--- start of Data for the task ---
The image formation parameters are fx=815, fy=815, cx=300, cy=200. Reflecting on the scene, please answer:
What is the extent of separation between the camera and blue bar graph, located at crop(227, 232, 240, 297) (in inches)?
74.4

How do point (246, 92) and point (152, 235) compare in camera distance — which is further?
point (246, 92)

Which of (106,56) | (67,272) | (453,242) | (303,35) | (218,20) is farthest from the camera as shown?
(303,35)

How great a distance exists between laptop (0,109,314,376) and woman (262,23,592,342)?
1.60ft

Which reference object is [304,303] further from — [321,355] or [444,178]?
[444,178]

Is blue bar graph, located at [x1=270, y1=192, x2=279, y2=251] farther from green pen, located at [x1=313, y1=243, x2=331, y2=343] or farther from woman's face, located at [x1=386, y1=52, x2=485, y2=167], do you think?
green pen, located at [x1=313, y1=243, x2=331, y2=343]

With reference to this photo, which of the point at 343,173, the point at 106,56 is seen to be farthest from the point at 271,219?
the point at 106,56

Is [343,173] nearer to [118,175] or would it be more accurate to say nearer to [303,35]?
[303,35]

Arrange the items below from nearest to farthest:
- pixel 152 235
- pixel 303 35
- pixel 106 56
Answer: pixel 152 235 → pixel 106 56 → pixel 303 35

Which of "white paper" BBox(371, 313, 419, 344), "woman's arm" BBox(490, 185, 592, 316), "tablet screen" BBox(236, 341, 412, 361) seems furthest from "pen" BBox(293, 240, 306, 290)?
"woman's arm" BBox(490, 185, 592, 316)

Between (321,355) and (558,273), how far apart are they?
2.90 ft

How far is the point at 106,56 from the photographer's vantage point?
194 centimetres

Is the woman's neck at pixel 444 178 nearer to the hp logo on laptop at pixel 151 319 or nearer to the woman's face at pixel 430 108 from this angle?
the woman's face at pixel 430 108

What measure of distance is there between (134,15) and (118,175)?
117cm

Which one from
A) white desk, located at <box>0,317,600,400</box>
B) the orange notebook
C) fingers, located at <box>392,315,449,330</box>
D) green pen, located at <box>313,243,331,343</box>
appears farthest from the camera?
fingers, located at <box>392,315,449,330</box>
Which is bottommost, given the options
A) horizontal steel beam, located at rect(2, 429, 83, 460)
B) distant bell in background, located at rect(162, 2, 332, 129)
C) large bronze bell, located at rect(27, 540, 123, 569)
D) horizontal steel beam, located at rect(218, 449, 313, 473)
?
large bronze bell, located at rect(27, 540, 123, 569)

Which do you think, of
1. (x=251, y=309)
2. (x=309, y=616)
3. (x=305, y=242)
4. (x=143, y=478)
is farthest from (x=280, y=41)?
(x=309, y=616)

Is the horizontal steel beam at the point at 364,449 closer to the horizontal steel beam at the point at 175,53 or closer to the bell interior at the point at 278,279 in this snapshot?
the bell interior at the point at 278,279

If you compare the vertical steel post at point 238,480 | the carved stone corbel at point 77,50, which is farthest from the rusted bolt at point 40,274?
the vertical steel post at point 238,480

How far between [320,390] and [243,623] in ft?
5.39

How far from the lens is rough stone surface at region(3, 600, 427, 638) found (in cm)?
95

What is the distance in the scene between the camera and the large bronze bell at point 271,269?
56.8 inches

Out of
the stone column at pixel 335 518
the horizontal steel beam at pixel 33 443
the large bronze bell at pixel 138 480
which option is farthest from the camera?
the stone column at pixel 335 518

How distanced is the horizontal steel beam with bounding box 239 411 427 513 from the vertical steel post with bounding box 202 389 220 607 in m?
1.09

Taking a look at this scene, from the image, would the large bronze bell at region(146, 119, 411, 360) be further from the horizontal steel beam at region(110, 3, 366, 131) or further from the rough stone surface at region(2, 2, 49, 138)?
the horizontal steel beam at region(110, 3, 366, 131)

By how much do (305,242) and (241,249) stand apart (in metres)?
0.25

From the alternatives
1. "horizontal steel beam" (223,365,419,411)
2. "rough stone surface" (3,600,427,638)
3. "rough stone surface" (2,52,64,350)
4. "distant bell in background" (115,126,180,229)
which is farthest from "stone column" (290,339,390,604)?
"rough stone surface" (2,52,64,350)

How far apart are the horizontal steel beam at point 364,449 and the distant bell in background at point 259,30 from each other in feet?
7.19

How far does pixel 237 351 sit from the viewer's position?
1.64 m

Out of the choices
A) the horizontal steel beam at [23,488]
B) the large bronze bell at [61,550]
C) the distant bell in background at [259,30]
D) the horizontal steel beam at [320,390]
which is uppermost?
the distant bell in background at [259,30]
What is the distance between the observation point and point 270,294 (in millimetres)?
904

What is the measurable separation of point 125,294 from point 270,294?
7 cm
--- end of Data for the task ---
The exercise:
Rewrite the rows above, changing each "blue bar graph" to "blue bar chart" and leaving everything else unchanged.

The completed task:
The image formation parameters are fx=815, fy=815, cx=300, cy=200. Reflecting on the scene, please answer:
What is the extent of separation between the camera and blue bar chart, located at crop(227, 232, 240, 297) (in inches)?
74.4

How do point (246, 92) and point (152, 235) compare in camera distance — which is further?
point (246, 92)

Which of (106,56) | (67,272) | (453,242) | (303,35) | (218,20) is farthest from the camera as shown?
(303,35)

How great a distance exists between laptop (0,109,314,376) and woman (262,23,592,342)?
1.60ft

Which reference object is [304,303] further from — [321,355] or [444,178]?
[444,178]

Is blue bar chart, located at [x1=270, y1=192, x2=279, y2=251] farther from green pen, located at [x1=313, y1=243, x2=331, y2=343] or farther from woman's face, located at [x1=386, y1=52, x2=485, y2=167], do you think?
green pen, located at [x1=313, y1=243, x2=331, y2=343]

With reference to this photo, which of the point at 343,173, the point at 106,56 is seen to be farthest from the point at 271,219?
the point at 106,56

Is [343,173] nearer to [118,175] or would it be more accurate to say nearer to [303,35]?
[303,35]

Arrange the items below from nearest to farthest:
- pixel 152 235
- pixel 303 35
- pixel 106 56
Answer: pixel 152 235 → pixel 106 56 → pixel 303 35

Which of "white paper" BBox(371, 313, 419, 344), "woman's arm" BBox(490, 185, 592, 316), "tablet screen" BBox(236, 341, 412, 361) seems furthest from "pen" BBox(293, 240, 306, 290)?
"woman's arm" BBox(490, 185, 592, 316)

Between (321,355) and (558,273), how far apart are they?
2.90 ft

How far is the point at 106,56 from the photographer's vantage point?
194 centimetres

Is the woman's neck at pixel 444 178 nearer to the hp logo on laptop at pixel 151 319 or nearer to the woman's face at pixel 430 108 from this angle?
the woman's face at pixel 430 108

What measure of distance is there between (134,15) and (118,175)?
117cm

Which one from
A) white desk, located at <box>0,317,600,400</box>
B) the orange notebook
C) fingers, located at <box>392,315,449,330</box>
D) green pen, located at <box>313,243,331,343</box>
appears farthest from the camera?
fingers, located at <box>392,315,449,330</box>
Which is bottommost, given the options
A) horizontal steel beam, located at rect(2, 429, 83, 460)
B) distant bell in background, located at rect(162, 2, 332, 129)
C) large bronze bell, located at rect(27, 540, 123, 569)
D) horizontal steel beam, located at rect(218, 449, 313, 473)
?
large bronze bell, located at rect(27, 540, 123, 569)

Which do you think, of
1. (x=251, y=309)
2. (x=309, y=616)
3. (x=305, y=242)
4. (x=143, y=478)
is farthest from (x=280, y=41)?
(x=309, y=616)

Is the horizontal steel beam at the point at 364,449 closer to the horizontal steel beam at the point at 175,53 or closer to the bell interior at the point at 278,279 in this snapshot?
the bell interior at the point at 278,279

If you compare the vertical steel post at point 238,480 | the carved stone corbel at point 77,50, which is farthest from the rusted bolt at point 40,274?
the vertical steel post at point 238,480

How far between [320,390] and [243,623] in ft?
5.39

How far from the lens is rough stone surface at region(3, 600, 427, 638) found (in cm)?
95

What is the distance in the scene between the camera and the large bronze bell at point 271,269?
56.8 inches

Out of
the stone column at pixel 335 518
the horizontal steel beam at pixel 33 443
the large bronze bell at pixel 138 480
which option is farthest from the camera?
the stone column at pixel 335 518

How distanced is the horizontal steel beam with bounding box 239 411 427 513 from the vertical steel post with bounding box 202 389 220 607 in m?
1.09

Taking a look at this scene, from the image, would the large bronze bell at region(146, 119, 411, 360) be further from the horizontal steel beam at region(110, 3, 366, 131) or further from the rough stone surface at region(2, 2, 49, 138)?
the horizontal steel beam at region(110, 3, 366, 131)

By how much do (305,242) and (241,249) stand apart (in metres)?
0.25

From the alternatives
1. "horizontal steel beam" (223,365,419,411)
2. "rough stone surface" (3,600,427,638)
3. "rough stone surface" (2,52,64,350)
4. "distant bell in background" (115,126,180,229)
which is farthest from "stone column" (290,339,390,604)?
"rough stone surface" (2,52,64,350)

How far apart are the horizontal steel beam at point 364,449 and the distant bell in background at point 259,30 from each other in feet?
7.19

How far does pixel 237 351 sit from the viewer's position?
1.64 m

Out of the choices
A) the horizontal steel beam at [23,488]
B) the large bronze bell at [61,550]
C) the distant bell in background at [259,30]
D) the horizontal steel beam at [320,390]
which is uppermost?
the distant bell in background at [259,30]
What is the distance between the observation point and point 270,294 (in millimetres)?
904

What is the measurable separation of point 125,294 from point 270,294?
7 cm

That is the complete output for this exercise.